Al sureste, no lejos de allí, el océano continuaba su eterna pelea con las costas de Dalaensar, dejando un perenne aroma a sal en el ambiente, tan solo enturbiado por la podredumbre que parecía venir de la zona más oriental del reino.
Haciendo valer su espada, apartó finalmente el grueso de la maleza y algún que otro junco y se dirigió al norte, donde parecía adivinarse una senda “enmoquetada” de musgo, entre lo que podría ser un antiguo cauce fluvial a medio secar. De repente, unas presencias supraterrenales rodearon a Thairanur, que, sin demorar su reacción en exceso, tomó su viejo Martillo del Divino Redentor y con dos ligeros movimientos golpeó a sus oponentes, dejando tras de sí una estela en forma de cruz y un fulgor divino apenas perceptible.
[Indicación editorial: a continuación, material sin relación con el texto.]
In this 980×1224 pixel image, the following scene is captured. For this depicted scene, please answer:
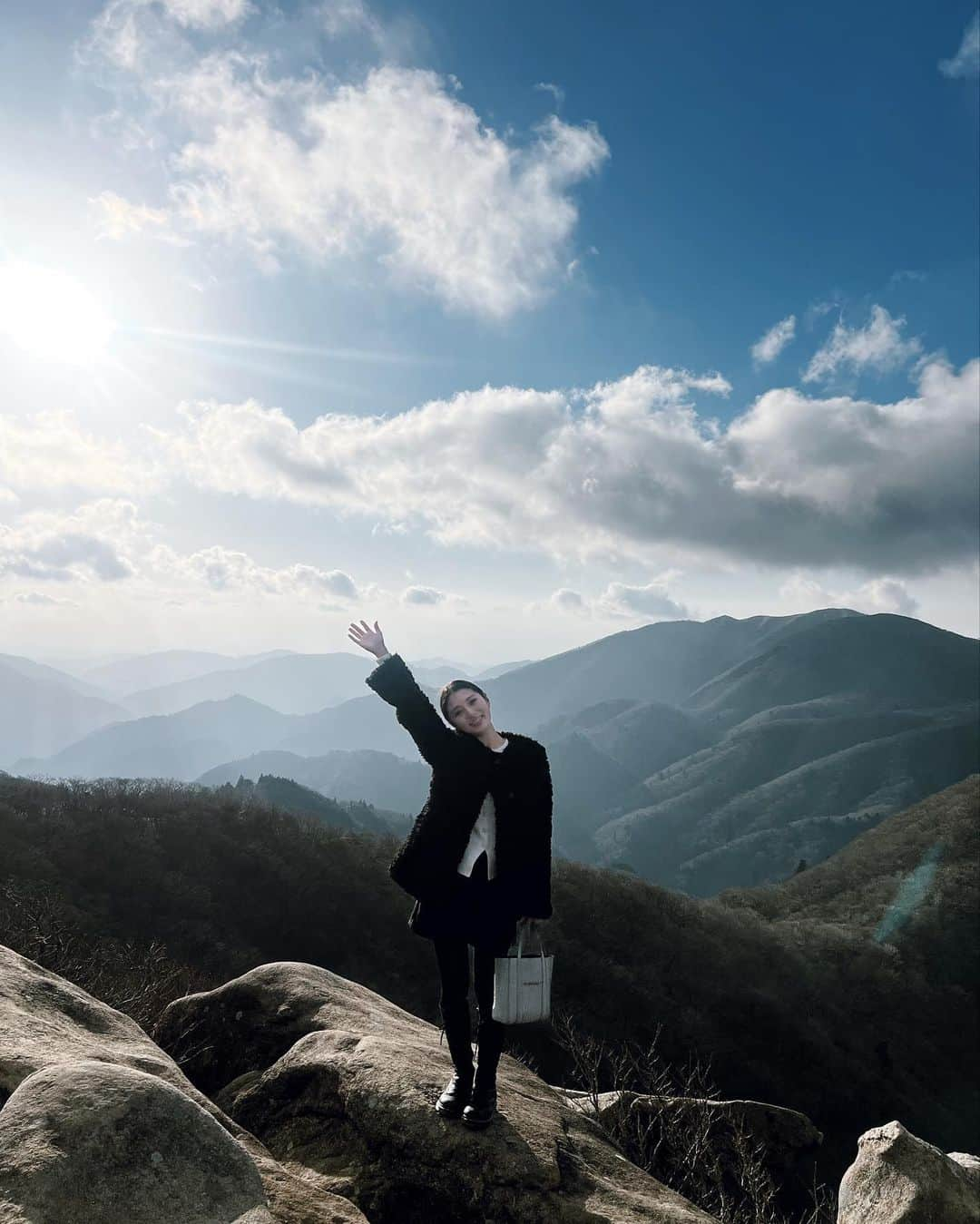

No fueron los únicos en fenecer ante el poder de la luz, fue una velada productiva para un arma de tan bella factura, que normalmente se encontraba relegada al fondo de su zurrón de pertenencias, pero que cobraba gran importancia en empresas como ésta.
Tras deshacerse, no sin dificultad de la molesta visita, así como adentrarse más si cabe en los movedizos terrenos, se encontró ante una especie de majestuosa construcción semi-ruinosa, custodiada por una suerte de guardias fuertemente armados. Apuró mentalmente sus opciones y decidió que atacando el flanco este de sus defensas, la ventaja sería suficiente para salir indemne de la primera acometida y después… “después que sea la espada quien guía mi camino –pensó-“.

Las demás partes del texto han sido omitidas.